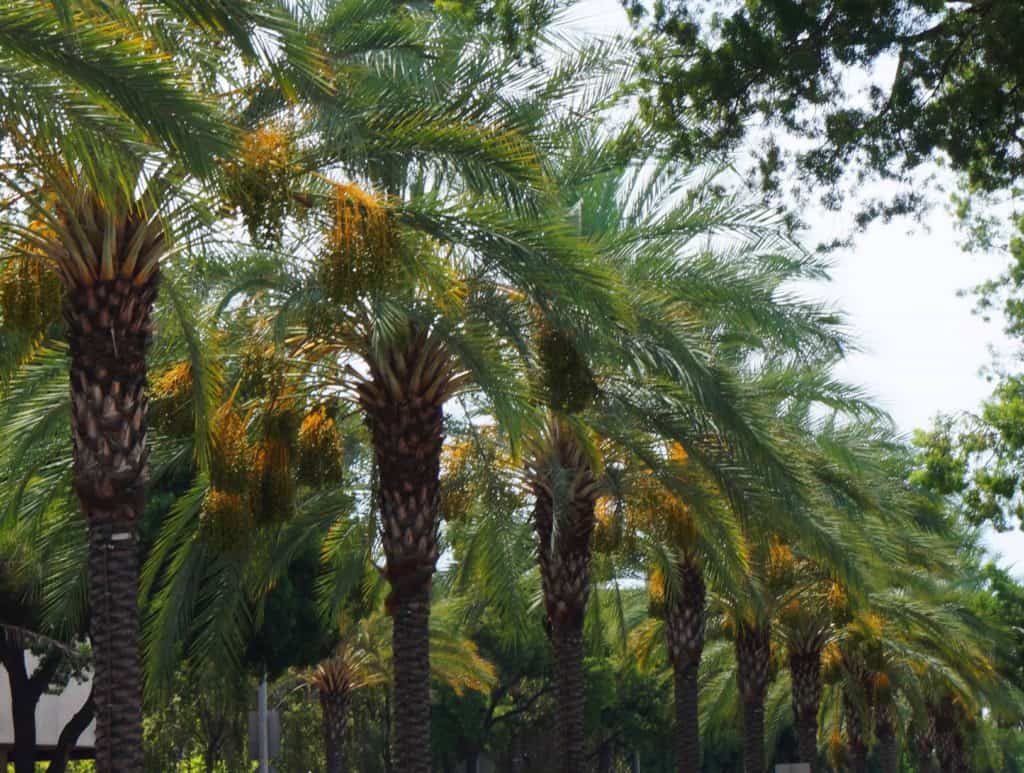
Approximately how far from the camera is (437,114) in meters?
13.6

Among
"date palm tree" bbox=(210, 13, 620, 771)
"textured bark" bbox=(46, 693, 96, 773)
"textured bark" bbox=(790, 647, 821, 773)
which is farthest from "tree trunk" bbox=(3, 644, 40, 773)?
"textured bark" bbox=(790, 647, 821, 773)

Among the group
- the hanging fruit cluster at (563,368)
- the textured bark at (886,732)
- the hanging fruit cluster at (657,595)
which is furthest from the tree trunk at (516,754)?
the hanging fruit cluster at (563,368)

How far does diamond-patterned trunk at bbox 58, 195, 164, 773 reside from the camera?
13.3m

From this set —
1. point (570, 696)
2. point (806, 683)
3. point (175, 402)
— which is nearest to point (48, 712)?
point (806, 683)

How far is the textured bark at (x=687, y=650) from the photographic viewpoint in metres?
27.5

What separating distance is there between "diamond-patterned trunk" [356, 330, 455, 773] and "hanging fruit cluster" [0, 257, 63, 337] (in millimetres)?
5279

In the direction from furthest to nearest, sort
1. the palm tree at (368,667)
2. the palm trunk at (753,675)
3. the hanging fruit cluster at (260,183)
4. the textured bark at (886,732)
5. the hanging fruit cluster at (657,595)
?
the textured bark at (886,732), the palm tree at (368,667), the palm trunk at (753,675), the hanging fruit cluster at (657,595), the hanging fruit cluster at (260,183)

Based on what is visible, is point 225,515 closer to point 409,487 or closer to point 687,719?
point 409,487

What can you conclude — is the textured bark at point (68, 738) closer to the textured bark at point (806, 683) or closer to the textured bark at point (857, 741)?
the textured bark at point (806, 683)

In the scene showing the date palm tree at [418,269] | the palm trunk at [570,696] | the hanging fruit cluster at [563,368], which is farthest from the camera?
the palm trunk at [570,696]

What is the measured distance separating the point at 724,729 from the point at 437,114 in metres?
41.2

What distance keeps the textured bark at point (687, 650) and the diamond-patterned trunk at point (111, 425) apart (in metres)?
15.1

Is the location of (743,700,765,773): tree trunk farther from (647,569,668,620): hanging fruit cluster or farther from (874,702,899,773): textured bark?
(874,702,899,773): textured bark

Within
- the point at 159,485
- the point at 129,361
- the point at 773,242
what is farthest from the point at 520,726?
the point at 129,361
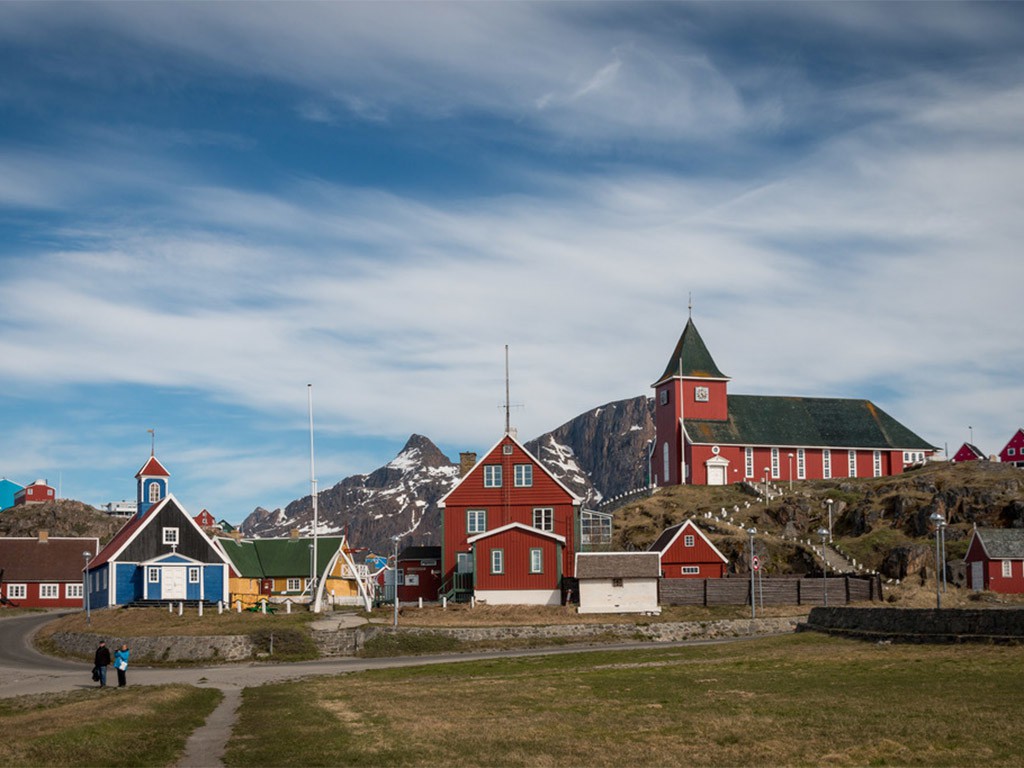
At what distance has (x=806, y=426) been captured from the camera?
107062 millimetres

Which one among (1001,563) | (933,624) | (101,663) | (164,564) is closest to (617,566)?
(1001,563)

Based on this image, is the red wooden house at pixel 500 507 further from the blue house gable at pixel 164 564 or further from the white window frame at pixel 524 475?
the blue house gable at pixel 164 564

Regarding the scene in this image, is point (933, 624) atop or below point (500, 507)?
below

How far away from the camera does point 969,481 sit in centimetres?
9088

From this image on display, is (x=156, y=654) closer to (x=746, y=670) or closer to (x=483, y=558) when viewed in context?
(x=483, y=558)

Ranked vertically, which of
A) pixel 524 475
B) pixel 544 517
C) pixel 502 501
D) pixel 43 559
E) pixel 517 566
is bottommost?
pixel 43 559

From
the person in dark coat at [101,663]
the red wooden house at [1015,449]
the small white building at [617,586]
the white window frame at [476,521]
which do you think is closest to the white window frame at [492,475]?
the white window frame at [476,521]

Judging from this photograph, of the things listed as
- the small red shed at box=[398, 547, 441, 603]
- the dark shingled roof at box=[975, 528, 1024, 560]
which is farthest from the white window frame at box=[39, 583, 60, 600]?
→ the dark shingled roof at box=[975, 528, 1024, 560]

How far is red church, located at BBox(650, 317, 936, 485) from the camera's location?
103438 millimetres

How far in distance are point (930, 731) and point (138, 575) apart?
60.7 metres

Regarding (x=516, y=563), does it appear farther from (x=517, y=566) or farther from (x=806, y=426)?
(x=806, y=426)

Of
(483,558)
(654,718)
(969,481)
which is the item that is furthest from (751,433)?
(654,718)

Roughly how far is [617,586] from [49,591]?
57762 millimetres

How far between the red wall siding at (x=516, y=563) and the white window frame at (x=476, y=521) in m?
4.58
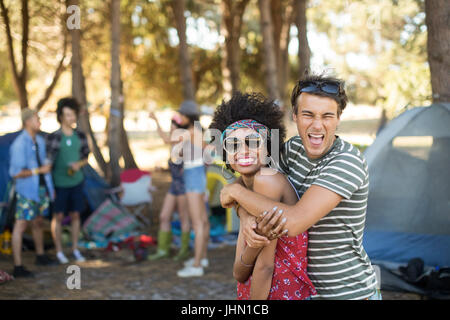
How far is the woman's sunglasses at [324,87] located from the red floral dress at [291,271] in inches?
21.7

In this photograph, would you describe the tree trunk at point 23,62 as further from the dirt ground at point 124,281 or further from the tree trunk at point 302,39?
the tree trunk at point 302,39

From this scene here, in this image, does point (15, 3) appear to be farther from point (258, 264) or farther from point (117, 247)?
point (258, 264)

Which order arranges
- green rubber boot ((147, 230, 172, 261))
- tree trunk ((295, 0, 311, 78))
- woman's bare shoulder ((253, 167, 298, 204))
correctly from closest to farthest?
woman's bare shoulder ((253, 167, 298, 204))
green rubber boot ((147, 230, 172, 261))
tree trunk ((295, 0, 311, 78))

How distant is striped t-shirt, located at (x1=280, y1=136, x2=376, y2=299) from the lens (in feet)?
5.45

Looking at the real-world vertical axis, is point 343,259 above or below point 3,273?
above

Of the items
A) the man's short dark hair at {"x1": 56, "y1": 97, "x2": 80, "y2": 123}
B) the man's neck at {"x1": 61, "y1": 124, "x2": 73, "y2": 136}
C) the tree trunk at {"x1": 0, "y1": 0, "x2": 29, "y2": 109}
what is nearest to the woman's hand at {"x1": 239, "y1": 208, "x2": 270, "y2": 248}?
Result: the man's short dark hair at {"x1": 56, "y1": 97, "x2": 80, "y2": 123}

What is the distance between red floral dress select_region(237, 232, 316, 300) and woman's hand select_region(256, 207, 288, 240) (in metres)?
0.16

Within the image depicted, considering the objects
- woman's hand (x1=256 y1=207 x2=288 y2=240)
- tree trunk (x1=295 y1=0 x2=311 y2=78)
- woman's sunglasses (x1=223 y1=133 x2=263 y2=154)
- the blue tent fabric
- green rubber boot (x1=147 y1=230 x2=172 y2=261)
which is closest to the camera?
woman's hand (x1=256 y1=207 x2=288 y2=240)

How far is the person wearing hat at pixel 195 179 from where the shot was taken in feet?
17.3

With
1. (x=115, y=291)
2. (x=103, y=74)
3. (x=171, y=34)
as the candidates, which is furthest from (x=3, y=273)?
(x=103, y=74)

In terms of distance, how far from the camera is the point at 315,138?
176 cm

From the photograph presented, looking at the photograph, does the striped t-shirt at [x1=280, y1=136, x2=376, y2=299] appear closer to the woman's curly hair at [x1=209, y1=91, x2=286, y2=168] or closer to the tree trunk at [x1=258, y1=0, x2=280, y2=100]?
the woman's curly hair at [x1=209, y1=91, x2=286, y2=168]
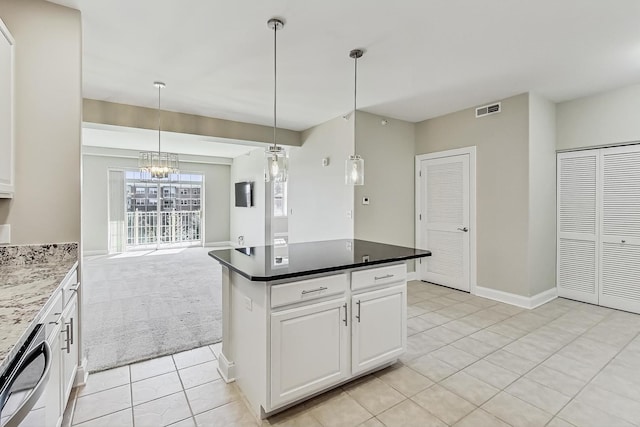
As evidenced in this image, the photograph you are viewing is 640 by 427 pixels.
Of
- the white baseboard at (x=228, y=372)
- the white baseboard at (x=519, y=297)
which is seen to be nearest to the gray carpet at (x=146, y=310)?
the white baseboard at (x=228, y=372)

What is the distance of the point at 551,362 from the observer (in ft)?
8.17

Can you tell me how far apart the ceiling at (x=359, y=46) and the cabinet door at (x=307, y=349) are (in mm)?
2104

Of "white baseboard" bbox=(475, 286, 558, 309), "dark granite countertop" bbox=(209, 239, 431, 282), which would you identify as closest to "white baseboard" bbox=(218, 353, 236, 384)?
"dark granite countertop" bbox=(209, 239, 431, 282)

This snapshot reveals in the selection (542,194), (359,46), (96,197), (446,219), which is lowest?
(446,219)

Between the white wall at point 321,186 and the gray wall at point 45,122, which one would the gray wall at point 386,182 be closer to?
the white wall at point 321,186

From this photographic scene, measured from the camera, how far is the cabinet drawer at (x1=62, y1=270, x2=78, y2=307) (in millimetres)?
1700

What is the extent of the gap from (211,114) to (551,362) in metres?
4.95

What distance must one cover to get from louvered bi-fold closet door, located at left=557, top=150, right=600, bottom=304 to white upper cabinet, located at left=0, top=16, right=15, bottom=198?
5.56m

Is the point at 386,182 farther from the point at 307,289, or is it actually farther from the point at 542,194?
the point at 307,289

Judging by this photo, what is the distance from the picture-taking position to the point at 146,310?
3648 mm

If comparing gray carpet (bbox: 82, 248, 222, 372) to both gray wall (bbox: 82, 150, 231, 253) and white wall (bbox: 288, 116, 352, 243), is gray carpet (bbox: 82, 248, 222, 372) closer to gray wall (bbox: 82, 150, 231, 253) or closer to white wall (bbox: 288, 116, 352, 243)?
◆ ◆ ◆ ◆ ◆ ◆ ◆
◆ **What is required**:
Change every "gray wall" to "beige wall" in the part of the rows that opens with the line containing "This snapshot reveals" and closes with the last row, and give only those lines again with nothing else altered.

◆ **Result of the task**:
This snapshot reveals in the selection (542,194), (359,46), (96,197), (446,219), which is lowest?
(446,219)

Between the white wall at point 321,186 and the beige wall at point 45,122, which one would the beige wall at point 386,182 be closer to?
the white wall at point 321,186

From this photographic scene, measured from the camera, how far is the cabinet drawer at (x1=62, y1=270, x2=78, y2=307) (in millimetres)?
1700

What is the extent of the gap from (211,114) to (551,362) in metres?
4.95

What distance must one cover to get from louvered bi-fold closet door, located at left=557, top=150, right=600, bottom=304 to white upper cabinet, located at left=0, top=16, right=15, bottom=198?
5.56m

Is the point at 386,182 farther from the point at 307,289, or is it actually farther from the point at 542,194?
the point at 307,289

Judging by this photo, what is the distance from the picture-taking position to the point at 146,310?
3648 mm

If comparing gray carpet (bbox: 82, 248, 222, 372) to both beige wall (bbox: 82, 150, 231, 253) and white wall (bbox: 288, 116, 352, 243), is gray carpet (bbox: 82, 248, 222, 372) closer to beige wall (bbox: 82, 150, 231, 253) or closer to white wall (bbox: 288, 116, 352, 243)?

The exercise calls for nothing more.